Но парни не на шутку заинтересовались таинственной для них болтовнёю Ивлия и, сидя под своими свитками на широких полатях, устланных соломою, с сочувственным хохотом глядели ему в глаза.

— Ну, ну, не замай его, Ермилка… Не замай побалакует, — галдели они. — Он ведь чуден у нас, Денисыч; он как учнёт по-своему причитывать, ничего не поймёшь, а так-то ладно… Словно книжку дьячок в церкви читает. Ты ведь все слова, Денисыч, знаешь? И от червя, и от порчи?

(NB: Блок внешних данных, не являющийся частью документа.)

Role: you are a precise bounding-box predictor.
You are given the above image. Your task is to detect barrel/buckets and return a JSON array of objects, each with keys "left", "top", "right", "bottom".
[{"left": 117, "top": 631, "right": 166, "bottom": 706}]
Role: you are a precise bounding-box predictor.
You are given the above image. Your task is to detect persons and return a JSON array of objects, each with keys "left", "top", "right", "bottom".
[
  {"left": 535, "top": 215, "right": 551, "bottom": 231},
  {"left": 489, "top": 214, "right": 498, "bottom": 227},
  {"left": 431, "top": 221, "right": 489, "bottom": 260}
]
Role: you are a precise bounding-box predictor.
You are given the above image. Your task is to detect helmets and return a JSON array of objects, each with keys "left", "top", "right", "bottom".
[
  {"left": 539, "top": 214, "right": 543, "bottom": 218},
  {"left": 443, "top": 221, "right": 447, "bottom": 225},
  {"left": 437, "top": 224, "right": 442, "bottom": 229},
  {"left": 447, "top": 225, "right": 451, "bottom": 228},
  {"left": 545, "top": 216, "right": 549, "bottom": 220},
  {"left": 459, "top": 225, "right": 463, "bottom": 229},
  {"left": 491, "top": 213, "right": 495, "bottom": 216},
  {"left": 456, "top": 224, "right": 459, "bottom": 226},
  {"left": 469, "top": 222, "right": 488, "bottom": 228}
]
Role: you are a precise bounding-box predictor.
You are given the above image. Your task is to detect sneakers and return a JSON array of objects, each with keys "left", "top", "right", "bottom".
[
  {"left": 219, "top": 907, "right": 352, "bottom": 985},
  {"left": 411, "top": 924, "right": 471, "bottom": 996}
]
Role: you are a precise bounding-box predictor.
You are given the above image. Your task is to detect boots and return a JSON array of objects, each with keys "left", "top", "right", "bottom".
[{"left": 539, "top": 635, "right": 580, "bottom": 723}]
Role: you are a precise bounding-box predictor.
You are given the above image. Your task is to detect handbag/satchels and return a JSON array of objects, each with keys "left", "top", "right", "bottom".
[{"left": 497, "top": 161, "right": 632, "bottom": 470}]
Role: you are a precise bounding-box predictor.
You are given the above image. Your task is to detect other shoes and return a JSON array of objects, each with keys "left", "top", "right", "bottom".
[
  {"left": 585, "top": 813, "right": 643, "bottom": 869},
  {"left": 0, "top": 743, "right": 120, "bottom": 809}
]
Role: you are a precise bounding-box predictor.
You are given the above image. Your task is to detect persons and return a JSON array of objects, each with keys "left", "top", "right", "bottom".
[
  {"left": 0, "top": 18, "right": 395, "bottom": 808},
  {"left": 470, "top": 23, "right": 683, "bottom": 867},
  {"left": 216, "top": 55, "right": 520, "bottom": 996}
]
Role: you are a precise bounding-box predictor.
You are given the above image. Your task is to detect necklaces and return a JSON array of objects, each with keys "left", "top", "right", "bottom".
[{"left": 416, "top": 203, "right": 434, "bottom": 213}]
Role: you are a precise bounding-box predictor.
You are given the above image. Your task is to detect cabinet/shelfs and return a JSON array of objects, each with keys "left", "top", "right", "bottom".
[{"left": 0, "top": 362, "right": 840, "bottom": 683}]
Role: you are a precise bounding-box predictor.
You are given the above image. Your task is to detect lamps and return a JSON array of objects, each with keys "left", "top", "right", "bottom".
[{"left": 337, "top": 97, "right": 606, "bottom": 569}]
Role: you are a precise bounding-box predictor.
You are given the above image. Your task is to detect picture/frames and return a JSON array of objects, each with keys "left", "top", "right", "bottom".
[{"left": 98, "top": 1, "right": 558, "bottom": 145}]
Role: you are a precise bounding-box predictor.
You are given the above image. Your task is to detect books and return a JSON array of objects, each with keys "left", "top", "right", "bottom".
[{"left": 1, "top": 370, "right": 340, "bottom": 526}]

— Дурни! — уверенно говорил им Ивлий, с состраданьем покачивая длинноволосой жиденькой головой, придававшей ему вид монаха. — Разве Ивлий Денисов это одно знает? Ивлий Денисов всё может. Когда урод, когда недород, Ивлий вам наперёд скажет. Ибо сновидец есть и Богу угодный. А вы что? Вы тьма, слепцы… Поняли?

— А как это от беса отчитывается? — поджигал его с любопытной усмешкой Ванюха.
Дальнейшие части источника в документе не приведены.